--- Quoted passage ---
Data Hackathon 3.x XGBoost models

Import Libraries:



In [1]:

    
import pandas as pd
import numpy as np
import xgboost as xgb
from xgboost.sklearn import XGBClassifier
from sklearn import cross_validation, metrics
from sklearn.grid_search import GridSearchCV

import matplotlib.pylab as plt
%matplotlib inline
from matplotlib.pylab import rcParams
rcParams['figure.figsize'] = 12, 4









    



/Users/wy/anaconda/envs/condapy2.7/lib/python2.7/site-packages/sklearn/cross_validation.py:44: DeprecationWarning: This module was deprecated in version 0.18 in favor of the model_selection module into which all the refactored classes and functions are moved. Also note that the interface of the new CV iterators are different from that of this module. This module will be removed in 0.20.
---
=== Given request 1 ===
In the notebook excerpt, which version does the deprecation warning give for the removal of the cross_validation module?
--- Data excerpts ---
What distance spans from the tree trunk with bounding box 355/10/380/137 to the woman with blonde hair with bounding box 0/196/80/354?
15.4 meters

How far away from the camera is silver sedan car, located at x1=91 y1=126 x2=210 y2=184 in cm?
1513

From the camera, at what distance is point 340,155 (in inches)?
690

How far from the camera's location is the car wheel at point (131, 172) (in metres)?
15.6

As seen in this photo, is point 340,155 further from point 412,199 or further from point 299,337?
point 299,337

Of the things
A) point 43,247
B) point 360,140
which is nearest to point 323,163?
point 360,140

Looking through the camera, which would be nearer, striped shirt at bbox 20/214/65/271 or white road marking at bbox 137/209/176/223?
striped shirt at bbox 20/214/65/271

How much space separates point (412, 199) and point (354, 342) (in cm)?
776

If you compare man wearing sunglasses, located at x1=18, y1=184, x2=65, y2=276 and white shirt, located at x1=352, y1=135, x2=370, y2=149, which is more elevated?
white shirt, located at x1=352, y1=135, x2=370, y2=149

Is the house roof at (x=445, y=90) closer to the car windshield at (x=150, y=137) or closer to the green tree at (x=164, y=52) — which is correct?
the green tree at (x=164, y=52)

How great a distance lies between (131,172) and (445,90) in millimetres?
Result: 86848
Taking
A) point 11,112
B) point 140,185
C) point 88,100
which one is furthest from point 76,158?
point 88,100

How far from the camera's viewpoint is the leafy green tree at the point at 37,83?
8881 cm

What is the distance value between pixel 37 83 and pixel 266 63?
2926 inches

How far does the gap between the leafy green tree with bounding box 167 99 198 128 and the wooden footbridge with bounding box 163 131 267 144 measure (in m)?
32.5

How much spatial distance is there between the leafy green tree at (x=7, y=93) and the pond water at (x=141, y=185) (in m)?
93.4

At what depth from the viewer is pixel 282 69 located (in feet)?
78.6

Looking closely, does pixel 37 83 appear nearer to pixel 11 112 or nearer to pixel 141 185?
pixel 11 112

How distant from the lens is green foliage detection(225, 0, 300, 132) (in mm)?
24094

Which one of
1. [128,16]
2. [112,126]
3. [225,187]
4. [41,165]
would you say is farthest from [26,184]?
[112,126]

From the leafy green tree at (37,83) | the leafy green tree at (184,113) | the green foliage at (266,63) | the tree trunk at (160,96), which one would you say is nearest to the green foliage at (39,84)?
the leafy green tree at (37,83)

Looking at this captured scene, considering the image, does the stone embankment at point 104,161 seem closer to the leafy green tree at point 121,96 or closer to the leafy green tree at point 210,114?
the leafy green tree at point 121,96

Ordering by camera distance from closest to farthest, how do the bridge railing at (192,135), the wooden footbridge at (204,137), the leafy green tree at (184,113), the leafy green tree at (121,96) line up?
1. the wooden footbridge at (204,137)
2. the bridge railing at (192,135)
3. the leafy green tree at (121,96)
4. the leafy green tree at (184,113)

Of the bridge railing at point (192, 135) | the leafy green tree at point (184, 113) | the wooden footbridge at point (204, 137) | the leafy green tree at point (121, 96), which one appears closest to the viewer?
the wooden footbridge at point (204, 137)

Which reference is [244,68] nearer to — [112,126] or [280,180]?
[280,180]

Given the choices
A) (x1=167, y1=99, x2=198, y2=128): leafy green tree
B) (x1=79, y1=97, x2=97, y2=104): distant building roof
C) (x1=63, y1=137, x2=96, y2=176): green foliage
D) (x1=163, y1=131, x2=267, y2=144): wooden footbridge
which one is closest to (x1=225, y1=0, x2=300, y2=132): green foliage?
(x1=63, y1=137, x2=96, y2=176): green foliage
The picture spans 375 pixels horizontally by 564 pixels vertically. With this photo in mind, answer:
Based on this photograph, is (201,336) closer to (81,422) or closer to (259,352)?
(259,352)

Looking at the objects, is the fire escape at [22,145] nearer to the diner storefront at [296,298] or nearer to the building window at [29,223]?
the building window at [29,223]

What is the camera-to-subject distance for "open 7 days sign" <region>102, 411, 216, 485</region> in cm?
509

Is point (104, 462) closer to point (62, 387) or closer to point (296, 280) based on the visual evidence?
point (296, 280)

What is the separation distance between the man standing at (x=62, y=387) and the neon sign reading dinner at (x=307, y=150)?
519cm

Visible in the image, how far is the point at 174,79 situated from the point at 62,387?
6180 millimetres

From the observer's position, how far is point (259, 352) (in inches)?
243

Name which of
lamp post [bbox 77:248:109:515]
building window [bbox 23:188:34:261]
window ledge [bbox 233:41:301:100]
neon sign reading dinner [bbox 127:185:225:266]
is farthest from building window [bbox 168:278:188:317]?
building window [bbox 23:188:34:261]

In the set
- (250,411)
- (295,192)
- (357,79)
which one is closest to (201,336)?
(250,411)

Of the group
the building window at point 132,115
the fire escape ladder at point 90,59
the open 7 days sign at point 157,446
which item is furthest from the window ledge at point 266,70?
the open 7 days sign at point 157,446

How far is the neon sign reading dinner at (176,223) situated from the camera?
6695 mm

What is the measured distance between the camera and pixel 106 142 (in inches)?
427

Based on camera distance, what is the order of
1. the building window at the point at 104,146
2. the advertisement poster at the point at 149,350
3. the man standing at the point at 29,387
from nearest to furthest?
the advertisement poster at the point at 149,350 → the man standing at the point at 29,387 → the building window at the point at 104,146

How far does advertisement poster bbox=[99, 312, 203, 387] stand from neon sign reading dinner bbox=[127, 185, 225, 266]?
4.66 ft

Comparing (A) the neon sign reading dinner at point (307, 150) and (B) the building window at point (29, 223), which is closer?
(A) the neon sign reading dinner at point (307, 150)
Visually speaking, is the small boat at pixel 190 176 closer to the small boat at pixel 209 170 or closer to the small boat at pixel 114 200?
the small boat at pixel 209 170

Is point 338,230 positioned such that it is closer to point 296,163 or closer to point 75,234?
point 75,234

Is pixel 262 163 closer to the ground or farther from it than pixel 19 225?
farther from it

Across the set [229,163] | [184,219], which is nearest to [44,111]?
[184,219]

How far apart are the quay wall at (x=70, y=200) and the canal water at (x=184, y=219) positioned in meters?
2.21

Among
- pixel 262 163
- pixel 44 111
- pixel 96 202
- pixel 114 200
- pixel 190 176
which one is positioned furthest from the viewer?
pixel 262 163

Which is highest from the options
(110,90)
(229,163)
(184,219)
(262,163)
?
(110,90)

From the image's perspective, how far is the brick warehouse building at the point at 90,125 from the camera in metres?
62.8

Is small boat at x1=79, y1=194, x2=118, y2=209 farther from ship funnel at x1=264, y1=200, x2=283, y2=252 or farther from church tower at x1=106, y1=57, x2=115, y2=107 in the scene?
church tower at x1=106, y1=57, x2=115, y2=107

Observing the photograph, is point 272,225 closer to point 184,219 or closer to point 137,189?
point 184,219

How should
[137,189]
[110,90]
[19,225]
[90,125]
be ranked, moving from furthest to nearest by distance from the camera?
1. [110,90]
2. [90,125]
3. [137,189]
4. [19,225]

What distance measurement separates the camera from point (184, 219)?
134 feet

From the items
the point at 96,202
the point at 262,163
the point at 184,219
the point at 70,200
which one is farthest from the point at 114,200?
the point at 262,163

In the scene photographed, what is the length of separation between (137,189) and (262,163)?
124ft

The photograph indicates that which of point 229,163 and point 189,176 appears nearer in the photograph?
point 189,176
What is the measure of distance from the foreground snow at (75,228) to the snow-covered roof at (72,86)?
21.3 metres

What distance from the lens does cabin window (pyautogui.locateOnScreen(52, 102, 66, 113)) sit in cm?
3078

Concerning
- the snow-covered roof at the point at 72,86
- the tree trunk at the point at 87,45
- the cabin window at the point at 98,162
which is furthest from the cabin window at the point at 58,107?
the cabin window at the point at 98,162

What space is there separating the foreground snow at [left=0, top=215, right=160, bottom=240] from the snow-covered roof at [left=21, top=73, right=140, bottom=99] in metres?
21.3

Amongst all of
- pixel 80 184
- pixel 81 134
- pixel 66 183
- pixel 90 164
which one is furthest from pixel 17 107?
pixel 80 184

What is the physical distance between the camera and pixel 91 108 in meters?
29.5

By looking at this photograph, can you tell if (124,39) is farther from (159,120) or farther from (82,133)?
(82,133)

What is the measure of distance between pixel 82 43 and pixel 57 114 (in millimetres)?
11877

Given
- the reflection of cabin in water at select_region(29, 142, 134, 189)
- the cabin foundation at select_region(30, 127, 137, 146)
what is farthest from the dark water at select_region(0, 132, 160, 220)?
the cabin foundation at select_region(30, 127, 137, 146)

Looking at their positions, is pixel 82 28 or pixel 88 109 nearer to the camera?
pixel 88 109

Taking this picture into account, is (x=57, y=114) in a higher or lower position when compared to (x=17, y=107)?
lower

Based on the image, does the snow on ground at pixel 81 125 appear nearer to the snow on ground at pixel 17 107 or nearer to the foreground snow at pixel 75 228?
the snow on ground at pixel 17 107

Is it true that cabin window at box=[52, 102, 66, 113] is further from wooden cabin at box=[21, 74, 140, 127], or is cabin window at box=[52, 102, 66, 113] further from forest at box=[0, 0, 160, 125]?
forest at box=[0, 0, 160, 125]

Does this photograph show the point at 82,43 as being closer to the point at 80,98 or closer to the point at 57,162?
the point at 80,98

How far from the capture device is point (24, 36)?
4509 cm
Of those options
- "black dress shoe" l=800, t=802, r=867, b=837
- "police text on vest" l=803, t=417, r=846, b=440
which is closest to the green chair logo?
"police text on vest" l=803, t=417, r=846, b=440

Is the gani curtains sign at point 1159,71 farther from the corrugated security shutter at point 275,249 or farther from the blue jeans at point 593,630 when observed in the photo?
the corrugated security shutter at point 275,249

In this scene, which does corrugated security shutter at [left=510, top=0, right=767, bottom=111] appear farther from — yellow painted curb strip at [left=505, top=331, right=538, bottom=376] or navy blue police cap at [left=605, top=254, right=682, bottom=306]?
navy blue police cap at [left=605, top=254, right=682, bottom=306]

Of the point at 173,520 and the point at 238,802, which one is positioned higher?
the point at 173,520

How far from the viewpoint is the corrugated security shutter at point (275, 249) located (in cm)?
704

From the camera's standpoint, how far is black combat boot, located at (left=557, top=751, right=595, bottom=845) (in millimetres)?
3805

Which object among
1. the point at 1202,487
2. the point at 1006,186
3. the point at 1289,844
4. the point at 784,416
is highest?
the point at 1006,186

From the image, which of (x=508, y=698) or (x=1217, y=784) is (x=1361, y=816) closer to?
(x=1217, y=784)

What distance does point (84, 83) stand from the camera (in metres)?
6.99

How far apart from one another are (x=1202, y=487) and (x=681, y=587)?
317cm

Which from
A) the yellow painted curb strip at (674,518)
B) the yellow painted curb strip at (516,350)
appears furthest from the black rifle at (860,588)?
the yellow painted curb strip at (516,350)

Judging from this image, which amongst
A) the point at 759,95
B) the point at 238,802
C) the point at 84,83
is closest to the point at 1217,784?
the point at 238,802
---
=== Given request 2 ===
Which lines of the records contain the string "right"? Find and copy each one, treating case as significant.

=== Exercise result 1 ===
Version 0.20.

=== Exercise result 2 ===
What space is there separating the foreground snow at [left=0, top=215, right=160, bottom=240] from the snow-covered roof at [left=21, top=73, right=140, bottom=99] in metres?
In this scene, which does corrugated security shutter at [left=510, top=0, right=767, bottom=111] appear farther from — yellow painted curb strip at [left=505, top=331, right=538, bottom=376] or navy blue police cap at [left=605, top=254, right=682, bottom=306]?
navy blue police cap at [left=605, top=254, right=682, bottom=306]
From the camera's standpoint, how far is black combat boot, located at (left=557, top=751, right=595, bottom=845) (in millimetres)?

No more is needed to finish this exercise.